Le héros me fit penser à Bruno. D'abord ils portaient le même prénom et vraisemblablement les mêmes origines sociales, autrichiens tous les deux. Bien des choses se sont ainsi faufilées pendant ces quelques jours en Haute Soule qui déterminèrent mon choix de quitter la France et de partir vivre aux États-Unis.
Mon frère remarqua mon exaltation. Il me croyait amoureux. Nous n'avons jamais parlé de ce qui se tramait en moi. Je savais qu'il me fallait partir. Bruno m'avait montré le chemin. Pourtant il aura fallu des années pour qu'enfin nous puissions nous revoir. J'allais découvrir l'homme qu'il était devenu. A l'adolescence, notre amitié avait été de celles qui dépassent les mots, et nous mènent au-delà de nos attentes. Nous avons tout partagé : les secrets, les découvertes, les frissons. Depuis le premier jour, nous avons pu échapper à la peur et au doute. Cela se fit naturellement. Une proximité naturelle, immédiate. nous lia. Rien qui nous interpelle ou nous étonne. Il en était ainsi. Nous étions ensemble. "Parce que c'était lui, parce que c'était moi." Les années passèrent avec cette proximité qui n'étonna personne.Ni nos camarades, ni nos maître, encore moins nos parents. Nous étions les deux inséparables, oiseaux exotiques acceptés par tous. Parfois le bonheur des uns fait beaucoup d'ombre et trouble le cours des choses.
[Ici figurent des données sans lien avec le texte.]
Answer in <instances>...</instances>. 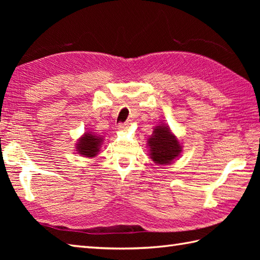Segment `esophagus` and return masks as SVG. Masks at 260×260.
<instances>
[{"label": "esophagus", "instance_id": "1", "mask_svg": "<svg viewBox=\"0 0 260 260\" xmlns=\"http://www.w3.org/2000/svg\"><path fill=\"white\" fill-rule=\"evenodd\" d=\"M128 126H129V123H128V121H126V123H119V124L117 125L118 129H121V131H125V129H127V128H128Z\"/></svg>", "mask_w": 260, "mask_h": 260}]
</instances>
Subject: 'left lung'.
<instances>
[{
  "instance_id": "left-lung-1",
  "label": "left lung",
  "mask_w": 260,
  "mask_h": 260,
  "mask_svg": "<svg viewBox=\"0 0 260 260\" xmlns=\"http://www.w3.org/2000/svg\"><path fill=\"white\" fill-rule=\"evenodd\" d=\"M151 158L157 164H170L179 156L181 146L168 126H156L148 140Z\"/></svg>"
}]
</instances>
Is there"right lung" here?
I'll use <instances>...</instances> for the list:
<instances>
[{
  "label": "right lung",
  "instance_id": "1",
  "mask_svg": "<svg viewBox=\"0 0 260 260\" xmlns=\"http://www.w3.org/2000/svg\"><path fill=\"white\" fill-rule=\"evenodd\" d=\"M102 139L95 134L86 133L84 136L77 143V151L79 152L81 155H85L87 157H92L98 154L99 147H101Z\"/></svg>",
  "mask_w": 260,
  "mask_h": 260
}]
</instances>
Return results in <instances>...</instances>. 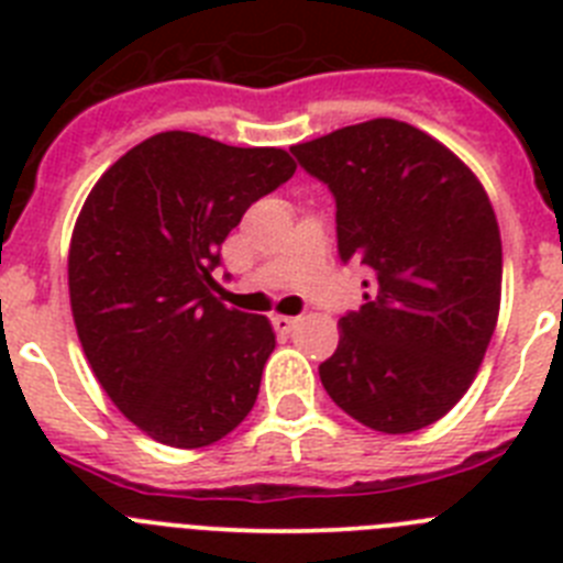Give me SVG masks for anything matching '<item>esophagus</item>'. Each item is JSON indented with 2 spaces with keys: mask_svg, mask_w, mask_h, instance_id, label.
I'll list each match as a JSON object with an SVG mask.
<instances>
[{
  "mask_svg": "<svg viewBox=\"0 0 563 563\" xmlns=\"http://www.w3.org/2000/svg\"><path fill=\"white\" fill-rule=\"evenodd\" d=\"M273 327H276V332H292L298 327V318H292V316H273Z\"/></svg>",
  "mask_w": 563,
  "mask_h": 563,
  "instance_id": "obj_1",
  "label": "esophagus"
}]
</instances>
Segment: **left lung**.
Segmentation results:
<instances>
[{"instance_id": "1", "label": "left lung", "mask_w": 563, "mask_h": 563, "mask_svg": "<svg viewBox=\"0 0 563 563\" xmlns=\"http://www.w3.org/2000/svg\"><path fill=\"white\" fill-rule=\"evenodd\" d=\"M292 154L335 194L343 262L375 273L318 366L327 395L380 434L426 429L474 383L499 318L501 236L487 191L449 146L395 118Z\"/></svg>"}]
</instances>
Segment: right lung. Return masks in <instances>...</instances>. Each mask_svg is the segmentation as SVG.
I'll list each match as a JSON object with an SVG mask.
<instances>
[{
	"label": "right lung",
	"instance_id": "1",
	"mask_svg": "<svg viewBox=\"0 0 563 563\" xmlns=\"http://www.w3.org/2000/svg\"><path fill=\"white\" fill-rule=\"evenodd\" d=\"M292 172L285 148L161 132L84 200L67 256L78 341L109 400L163 445L206 449L251 415L276 335L222 305L211 271L251 202Z\"/></svg>",
	"mask_w": 563,
	"mask_h": 563
}]
</instances>
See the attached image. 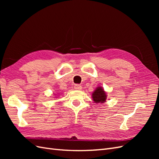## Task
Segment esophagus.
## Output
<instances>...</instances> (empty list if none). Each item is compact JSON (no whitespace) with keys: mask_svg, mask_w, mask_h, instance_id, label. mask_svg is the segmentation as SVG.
I'll return each mask as SVG.
<instances>
[{"mask_svg":"<svg viewBox=\"0 0 159 159\" xmlns=\"http://www.w3.org/2000/svg\"><path fill=\"white\" fill-rule=\"evenodd\" d=\"M74 88L77 90H80V89H81V86L79 84H75L74 85Z\"/></svg>","mask_w":159,"mask_h":159,"instance_id":"esophagus-1","label":"esophagus"}]
</instances>
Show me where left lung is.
I'll use <instances>...</instances> for the list:
<instances>
[{"label": "left lung", "instance_id": "left-lung-1", "mask_svg": "<svg viewBox=\"0 0 159 159\" xmlns=\"http://www.w3.org/2000/svg\"><path fill=\"white\" fill-rule=\"evenodd\" d=\"M92 98L95 103H104L106 101L107 95L102 87H98L92 93Z\"/></svg>", "mask_w": 159, "mask_h": 159}]
</instances>
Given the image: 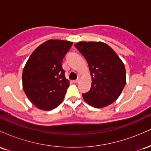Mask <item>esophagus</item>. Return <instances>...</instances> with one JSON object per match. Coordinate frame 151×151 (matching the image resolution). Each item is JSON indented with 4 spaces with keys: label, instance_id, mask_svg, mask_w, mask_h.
<instances>
[{
    "label": "esophagus",
    "instance_id": "34e87169",
    "mask_svg": "<svg viewBox=\"0 0 151 151\" xmlns=\"http://www.w3.org/2000/svg\"><path fill=\"white\" fill-rule=\"evenodd\" d=\"M79 79H80V77H79L77 78V79H75V80H74V81H73V82H74V83H77L78 81H79Z\"/></svg>",
    "mask_w": 151,
    "mask_h": 151
}]
</instances>
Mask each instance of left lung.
<instances>
[{"label":"left lung","instance_id":"obj_1","mask_svg":"<svg viewBox=\"0 0 151 151\" xmlns=\"http://www.w3.org/2000/svg\"><path fill=\"white\" fill-rule=\"evenodd\" d=\"M75 47L85 58L91 72V89L82 93L95 108L106 106L119 98L125 86L126 69L116 53L101 42H79Z\"/></svg>","mask_w":151,"mask_h":151}]
</instances>
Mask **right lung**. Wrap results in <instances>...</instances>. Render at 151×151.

Ce ne fut pas le cas pendant toutes ces années. notre amitié était acceptée, acquise, intégrée dans cette petite société féodale qu'était le collège.
Personne jamais ne pressentit que notre relation s'amplifiait à la limite du tolérable pour cette société miniature. Les besoins et les pulsions de l'adolescence auraient pu mettre notre amitié en danger. Il n'en fut rien. Nous nous étions aimés, sans le savoir vraiment, d'un amour d'avant les définitions, les classements, les interdits. Nous étions un. Tous autour de nous s'étaient habitués à cette proximité de chaque instant. Puis la vie, naturellement, nous a conduit sur des chemins différents, L'amitié, elle, est restée, solide et tendre. C'est du moins ce que je ressens, comme une intuition. Il a simplement tourné une page mais je sais qu'il a continué - comme moi - de chérir ceux que nous étions alors et n'a jamais renié ce que nous avons vécu. J'allais en avoir le cœur net.